> _Recorded information_:
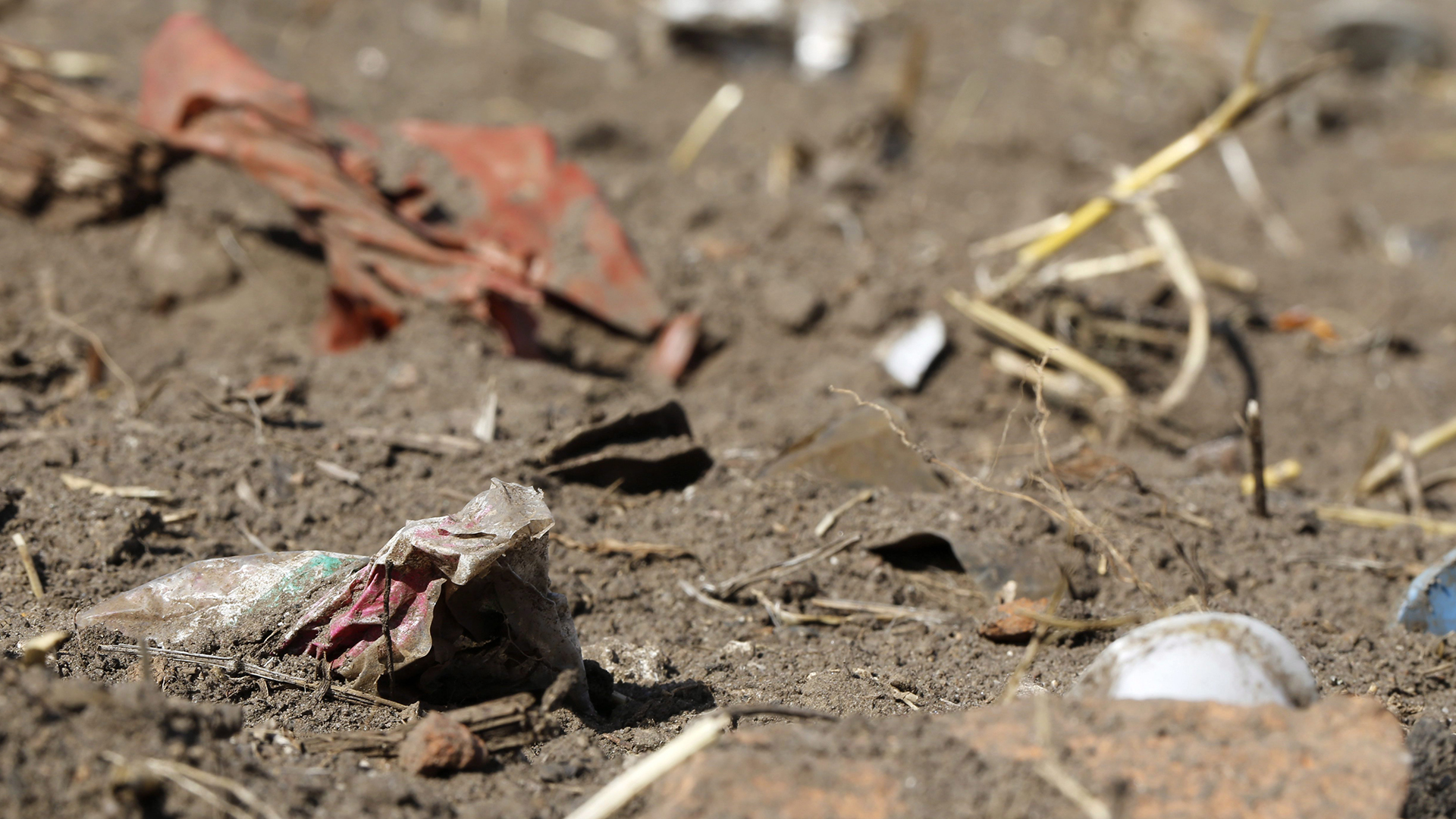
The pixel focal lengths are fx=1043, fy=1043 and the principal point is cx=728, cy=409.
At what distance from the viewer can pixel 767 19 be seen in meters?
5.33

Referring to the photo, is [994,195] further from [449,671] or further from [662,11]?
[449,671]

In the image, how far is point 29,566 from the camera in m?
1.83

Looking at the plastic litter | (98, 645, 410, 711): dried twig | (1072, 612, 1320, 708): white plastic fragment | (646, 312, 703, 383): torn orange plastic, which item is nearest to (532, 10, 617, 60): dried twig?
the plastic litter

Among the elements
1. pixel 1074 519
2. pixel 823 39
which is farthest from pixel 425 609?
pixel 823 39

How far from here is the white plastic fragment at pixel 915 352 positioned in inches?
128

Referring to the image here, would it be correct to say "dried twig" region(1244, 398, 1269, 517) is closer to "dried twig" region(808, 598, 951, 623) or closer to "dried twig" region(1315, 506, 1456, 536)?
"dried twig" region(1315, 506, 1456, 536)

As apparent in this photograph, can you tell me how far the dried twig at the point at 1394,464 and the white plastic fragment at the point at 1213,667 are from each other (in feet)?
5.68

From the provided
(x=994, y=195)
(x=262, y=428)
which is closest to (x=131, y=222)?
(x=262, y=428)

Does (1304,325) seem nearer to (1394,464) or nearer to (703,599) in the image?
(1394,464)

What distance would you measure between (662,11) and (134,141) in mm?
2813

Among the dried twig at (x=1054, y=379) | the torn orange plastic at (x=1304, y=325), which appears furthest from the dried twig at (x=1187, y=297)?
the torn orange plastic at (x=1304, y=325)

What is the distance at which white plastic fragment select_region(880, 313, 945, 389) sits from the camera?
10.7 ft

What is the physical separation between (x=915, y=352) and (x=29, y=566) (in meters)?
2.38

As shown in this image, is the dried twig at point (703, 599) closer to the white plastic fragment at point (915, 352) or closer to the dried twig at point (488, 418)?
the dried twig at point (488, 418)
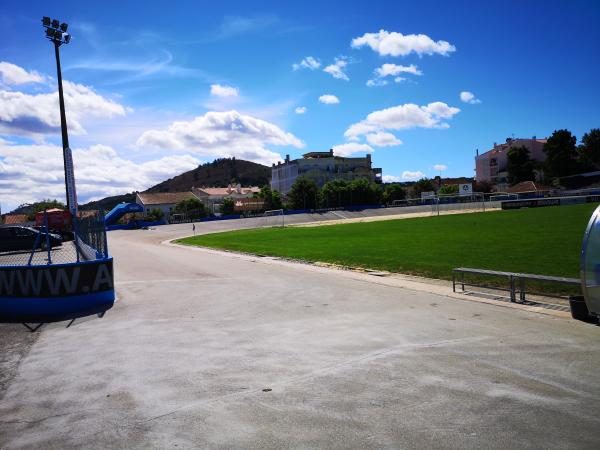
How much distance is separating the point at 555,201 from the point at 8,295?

> _What the task requires_:
Return each line above that contains the string "this", copied in full.

> _Exercise answer_:
As apparent in this photograph, can you tell me how far the dried twig at the point at 1394,464 and the white plastic fragment at the point at 1213,667 are from each other (in feet)?
As shown in this image, is the dried twig at point (703, 599) closer to the white plastic fragment at point (915, 352) or closer to the dried twig at point (488, 418)?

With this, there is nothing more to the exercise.